90回薬剤師国家試験問15 亜硝酸(HNO2)による核酸塩基の変換
90回薬剤師国家試験 問15
次の反応は、含水溶媒中での亜硝酸(HNO2)による核酸塩基の変換に関するものである。この反応に関する次の記述の正誤を判定してみよう。
a この反応で、シトシンがチミンに変換される。
b 亜硝酸が反応するのは、Aの段階である。
c Bの段階で、酸素分子が反応する。
d Bの段階で、窒素ガスが発生する。
e この反応で生じる核酸塩基は、RNAの構成塩基である。
90回薬剤師国家試験 問15 解答解説
◆ a,eについて
a × この反応で、シトシンがチミンに変換される。
→ 〇 この反応で、シトシンがウラシルに変換される。
e 〇 この反応で生じる核酸塩基は、RNAの構成塩基である。
ウラシルはRNAの構成塩基である。
なお、チミンの構造は下記の通り。
チミンはDNAの構成塩基である。
◆ bについて
b 〇 亜硝酸が反応するのは、Aの段階である。
亜硝酸は酸性条件下で分解されてニトロソニウムイオン(+NO)となる。
Aの段階は、シトシンの芳香族第一アミンとニトロソニウムイオン(+NO)の反応であり、芳香族第一級N-ニトロソ化合物が生成するが、これは脱水して、芳香族ジアゾニウム塩が生成する。

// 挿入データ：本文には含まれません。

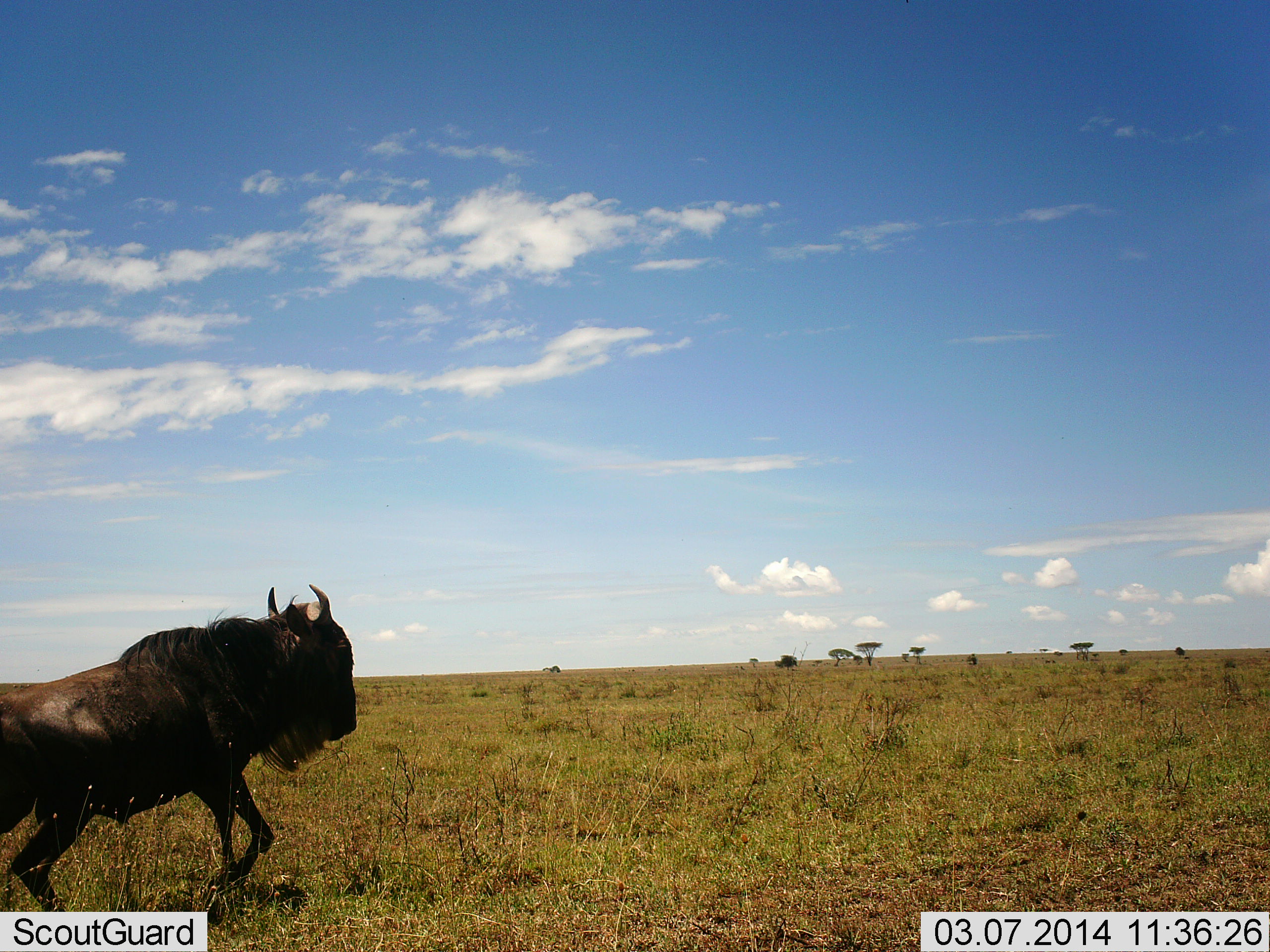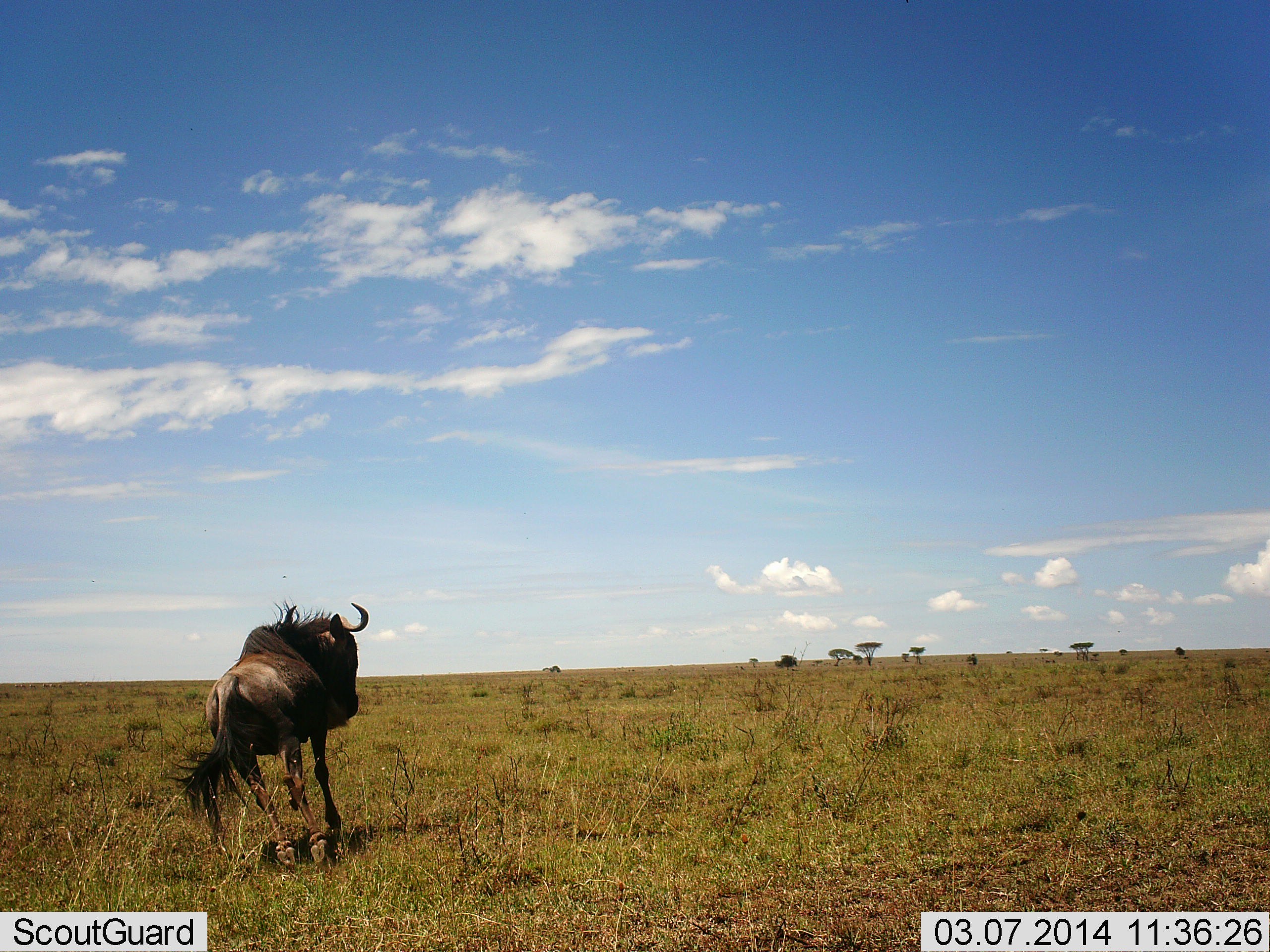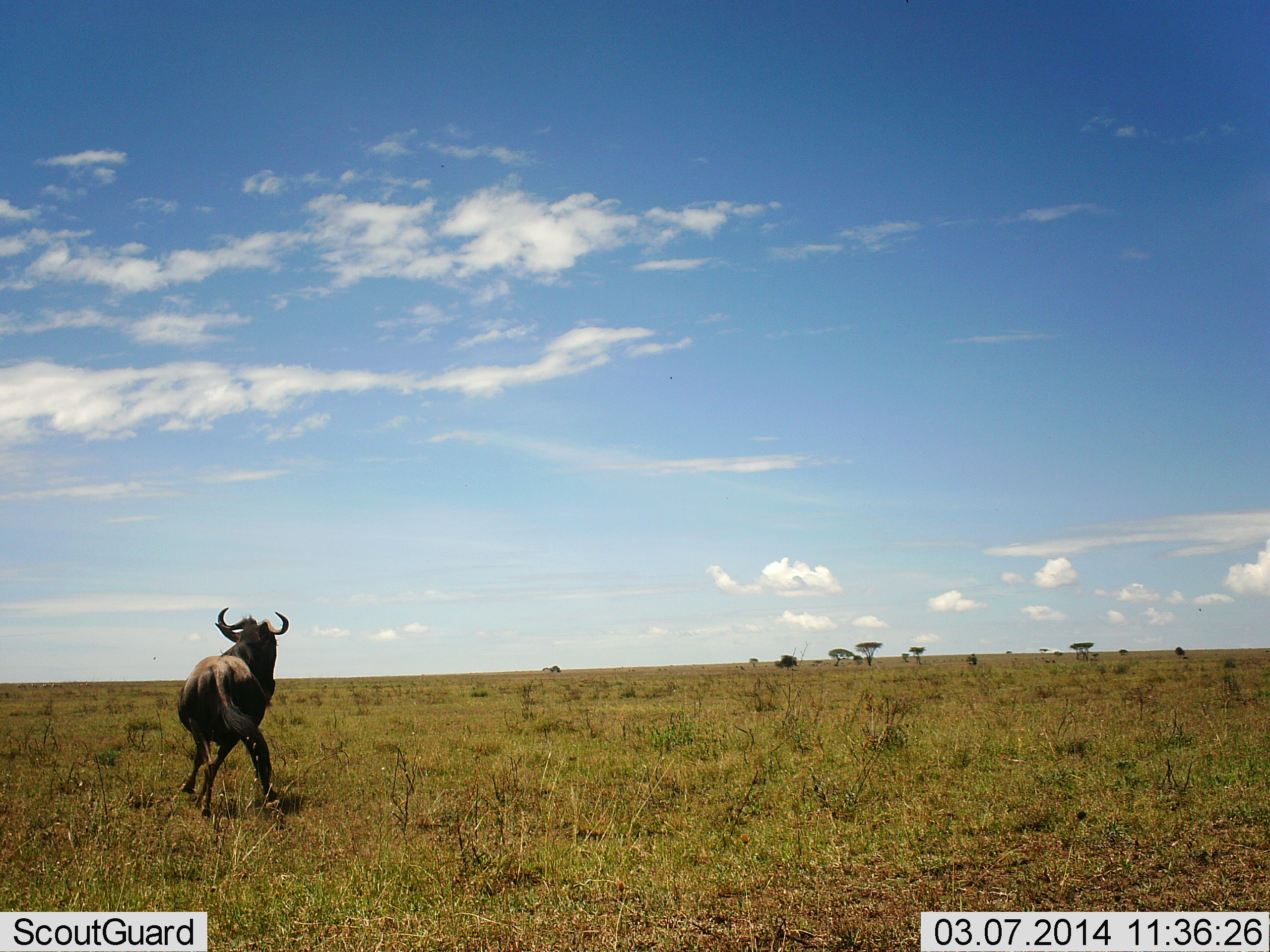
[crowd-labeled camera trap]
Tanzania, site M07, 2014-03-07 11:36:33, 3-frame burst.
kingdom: Animalia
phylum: Chordata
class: Mammalia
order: Artiodactyla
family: Bovidae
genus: Connochaetes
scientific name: Connochaetes taurinus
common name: blue wildebeest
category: wildebeest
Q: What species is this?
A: Wildebeest (blue wildebeest) (Connochaetes taurinus).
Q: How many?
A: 1.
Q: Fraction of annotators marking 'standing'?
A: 0%.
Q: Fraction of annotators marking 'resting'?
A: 0%.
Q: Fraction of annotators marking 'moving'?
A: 100%.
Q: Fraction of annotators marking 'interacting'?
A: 0%.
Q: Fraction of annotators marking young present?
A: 0%.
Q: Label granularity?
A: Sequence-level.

アミンの酸性条件下での亜硝酸塩との反応は下記のリンク先を参照
アミンの酸性条件下での亜硝酸ナトリウムの反応 92回問7
◆ c,dについて
c × Bの段階で、酸素分子が反応する。
→ 〇 Bの段階で、水分子が反応する。
d 〇 Bの段階で、窒素ガスが発生する。
Bの段階は、芳香族ジアゾニウム塩に対して水分子が求核攻撃することによる求核置換反応が起こり、ウラシルのエノール形が生成する。この際、芳香族ジアゾニウム塩の分解に伴いN2(窒素ガス)が発生する。
ウラシルのエノール形は、ケト−エノール互変異性によりウラシルのケト形との間で平衡となる。
一般に、ケト−エノール互変異性の平衡はケト形の方に大きく傾く。